- The data -
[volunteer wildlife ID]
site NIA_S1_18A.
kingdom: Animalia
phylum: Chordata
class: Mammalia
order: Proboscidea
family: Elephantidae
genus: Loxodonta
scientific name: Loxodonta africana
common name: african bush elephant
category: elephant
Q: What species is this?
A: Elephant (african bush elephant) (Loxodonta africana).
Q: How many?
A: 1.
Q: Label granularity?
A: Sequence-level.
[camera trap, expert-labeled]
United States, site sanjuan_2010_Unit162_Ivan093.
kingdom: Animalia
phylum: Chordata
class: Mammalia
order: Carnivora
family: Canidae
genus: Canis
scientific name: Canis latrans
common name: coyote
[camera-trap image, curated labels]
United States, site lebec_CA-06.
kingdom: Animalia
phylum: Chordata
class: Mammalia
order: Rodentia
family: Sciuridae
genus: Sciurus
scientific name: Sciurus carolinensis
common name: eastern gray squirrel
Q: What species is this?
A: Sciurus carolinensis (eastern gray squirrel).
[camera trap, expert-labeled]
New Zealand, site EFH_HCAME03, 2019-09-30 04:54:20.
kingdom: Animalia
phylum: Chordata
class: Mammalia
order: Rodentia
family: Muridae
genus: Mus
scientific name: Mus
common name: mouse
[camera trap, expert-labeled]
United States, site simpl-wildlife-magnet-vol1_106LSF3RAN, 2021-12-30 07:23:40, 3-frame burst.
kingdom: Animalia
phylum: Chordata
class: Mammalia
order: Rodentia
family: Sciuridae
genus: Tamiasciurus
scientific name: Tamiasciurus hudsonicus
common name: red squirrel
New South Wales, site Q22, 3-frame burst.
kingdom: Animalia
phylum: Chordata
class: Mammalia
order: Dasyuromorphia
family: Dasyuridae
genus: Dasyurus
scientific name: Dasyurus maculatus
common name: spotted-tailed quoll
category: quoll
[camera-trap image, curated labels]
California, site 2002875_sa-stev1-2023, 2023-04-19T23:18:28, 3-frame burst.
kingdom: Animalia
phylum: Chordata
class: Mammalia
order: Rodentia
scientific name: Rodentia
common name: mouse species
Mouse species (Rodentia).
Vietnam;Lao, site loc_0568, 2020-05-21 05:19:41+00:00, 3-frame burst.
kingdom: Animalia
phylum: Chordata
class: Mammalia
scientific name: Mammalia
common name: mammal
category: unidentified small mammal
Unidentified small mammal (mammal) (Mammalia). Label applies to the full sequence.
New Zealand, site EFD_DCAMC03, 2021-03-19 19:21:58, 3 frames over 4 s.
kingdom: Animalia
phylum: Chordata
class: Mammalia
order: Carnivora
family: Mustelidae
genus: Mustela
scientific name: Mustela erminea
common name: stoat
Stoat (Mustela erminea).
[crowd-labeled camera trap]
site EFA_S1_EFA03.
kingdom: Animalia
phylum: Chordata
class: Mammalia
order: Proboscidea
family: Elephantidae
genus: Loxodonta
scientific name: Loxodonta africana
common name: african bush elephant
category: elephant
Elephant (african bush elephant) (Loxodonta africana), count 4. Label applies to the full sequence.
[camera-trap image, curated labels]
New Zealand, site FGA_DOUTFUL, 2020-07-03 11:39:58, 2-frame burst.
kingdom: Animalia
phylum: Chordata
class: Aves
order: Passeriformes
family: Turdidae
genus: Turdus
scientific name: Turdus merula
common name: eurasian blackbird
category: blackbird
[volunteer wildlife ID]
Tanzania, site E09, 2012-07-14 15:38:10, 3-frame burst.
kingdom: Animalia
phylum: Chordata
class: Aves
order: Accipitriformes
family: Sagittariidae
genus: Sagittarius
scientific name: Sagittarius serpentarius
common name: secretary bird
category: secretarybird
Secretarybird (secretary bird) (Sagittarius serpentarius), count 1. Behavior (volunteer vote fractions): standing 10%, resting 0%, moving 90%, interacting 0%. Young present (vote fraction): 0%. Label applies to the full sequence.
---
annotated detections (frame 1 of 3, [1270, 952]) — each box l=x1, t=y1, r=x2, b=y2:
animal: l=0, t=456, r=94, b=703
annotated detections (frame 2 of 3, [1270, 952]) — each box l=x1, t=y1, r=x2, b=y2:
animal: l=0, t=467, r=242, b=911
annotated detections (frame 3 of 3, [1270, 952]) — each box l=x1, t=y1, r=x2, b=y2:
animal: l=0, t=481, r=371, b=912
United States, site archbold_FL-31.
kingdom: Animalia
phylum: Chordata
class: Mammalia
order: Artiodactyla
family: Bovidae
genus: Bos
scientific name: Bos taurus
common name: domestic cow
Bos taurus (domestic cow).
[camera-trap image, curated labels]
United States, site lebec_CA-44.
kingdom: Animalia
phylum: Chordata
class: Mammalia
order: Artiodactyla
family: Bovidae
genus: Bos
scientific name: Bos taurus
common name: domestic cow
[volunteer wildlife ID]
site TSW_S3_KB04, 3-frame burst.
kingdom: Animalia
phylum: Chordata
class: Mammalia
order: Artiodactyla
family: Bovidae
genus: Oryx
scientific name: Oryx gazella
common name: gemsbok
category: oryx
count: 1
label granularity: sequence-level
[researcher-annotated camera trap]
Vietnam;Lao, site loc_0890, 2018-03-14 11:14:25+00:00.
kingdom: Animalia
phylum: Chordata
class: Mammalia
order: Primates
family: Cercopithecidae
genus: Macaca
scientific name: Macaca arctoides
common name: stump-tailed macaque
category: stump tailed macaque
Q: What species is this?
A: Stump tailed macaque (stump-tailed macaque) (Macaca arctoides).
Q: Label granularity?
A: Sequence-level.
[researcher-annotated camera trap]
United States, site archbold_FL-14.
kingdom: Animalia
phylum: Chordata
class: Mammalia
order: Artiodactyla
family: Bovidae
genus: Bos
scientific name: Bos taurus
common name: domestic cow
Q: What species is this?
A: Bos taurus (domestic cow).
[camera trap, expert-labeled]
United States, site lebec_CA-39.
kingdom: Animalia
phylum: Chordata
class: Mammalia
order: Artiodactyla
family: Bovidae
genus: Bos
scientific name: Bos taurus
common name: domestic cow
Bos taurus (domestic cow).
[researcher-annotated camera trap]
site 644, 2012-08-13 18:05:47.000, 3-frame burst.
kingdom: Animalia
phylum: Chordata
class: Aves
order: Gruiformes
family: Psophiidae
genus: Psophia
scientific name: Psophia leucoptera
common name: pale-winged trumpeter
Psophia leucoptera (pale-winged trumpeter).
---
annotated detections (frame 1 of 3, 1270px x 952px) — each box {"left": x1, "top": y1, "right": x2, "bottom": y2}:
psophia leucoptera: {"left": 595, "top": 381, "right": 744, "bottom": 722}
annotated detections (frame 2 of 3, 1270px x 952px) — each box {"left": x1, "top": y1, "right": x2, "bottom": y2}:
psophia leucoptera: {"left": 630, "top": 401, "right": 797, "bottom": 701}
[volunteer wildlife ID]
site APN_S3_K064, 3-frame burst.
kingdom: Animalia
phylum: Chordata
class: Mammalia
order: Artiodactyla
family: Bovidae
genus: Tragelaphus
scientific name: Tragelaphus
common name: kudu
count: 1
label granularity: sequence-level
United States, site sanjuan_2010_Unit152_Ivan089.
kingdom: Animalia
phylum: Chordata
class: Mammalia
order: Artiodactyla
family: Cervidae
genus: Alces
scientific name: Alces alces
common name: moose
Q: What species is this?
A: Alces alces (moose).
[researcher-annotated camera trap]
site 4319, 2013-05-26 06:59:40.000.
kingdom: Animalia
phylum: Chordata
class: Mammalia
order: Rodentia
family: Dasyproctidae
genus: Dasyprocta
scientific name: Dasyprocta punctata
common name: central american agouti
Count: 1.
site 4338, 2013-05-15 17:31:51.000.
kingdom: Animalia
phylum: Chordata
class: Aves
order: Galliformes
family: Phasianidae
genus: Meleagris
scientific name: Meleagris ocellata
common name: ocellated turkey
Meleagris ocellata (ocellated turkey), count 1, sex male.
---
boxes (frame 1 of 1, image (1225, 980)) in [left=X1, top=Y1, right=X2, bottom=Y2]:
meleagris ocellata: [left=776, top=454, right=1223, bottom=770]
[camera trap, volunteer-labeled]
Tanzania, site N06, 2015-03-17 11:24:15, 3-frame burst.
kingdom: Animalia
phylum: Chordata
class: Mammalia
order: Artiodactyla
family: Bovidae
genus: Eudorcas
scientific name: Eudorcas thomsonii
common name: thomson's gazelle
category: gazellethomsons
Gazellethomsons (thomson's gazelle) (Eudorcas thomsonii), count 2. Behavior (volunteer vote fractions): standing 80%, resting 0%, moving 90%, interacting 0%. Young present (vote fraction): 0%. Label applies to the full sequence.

- Aim of the task -
Return, with no change at all, every line in the entries above from the line containing "United States, site archbold_FL-14." through the line containing "genus: Psophia".

- Written response -
United States, site archbold_FL-14.
kingdom: Animalia
phylum: Chordata
class: Mammalia
order: Artiodactyla
family: Bovidae
genus: Bos
scientific name: Bos taurus
common name: domestic cow
Q: What species is this?
A: Bos taurus (domestic cow).
[camera trap, expert-labeled]
United States, site lebec_CA-39.
kingdom: Animalia
phylum: Chordata
class: Mammalia
order: Artiodactyla
family: Bovidae
genus: Bos
scientific name: Bos taurus
common name: domestic cow
Bos taurus (domestic cow).
[researcher-annotated camera trap]
site 644, 2012-08-13 18:05:47.000, 3-frame burst.
kingdom: Animalia
phylum: Chordata
class: Aves
order: Gruiformes
family: Psophiidae
genus: Psophia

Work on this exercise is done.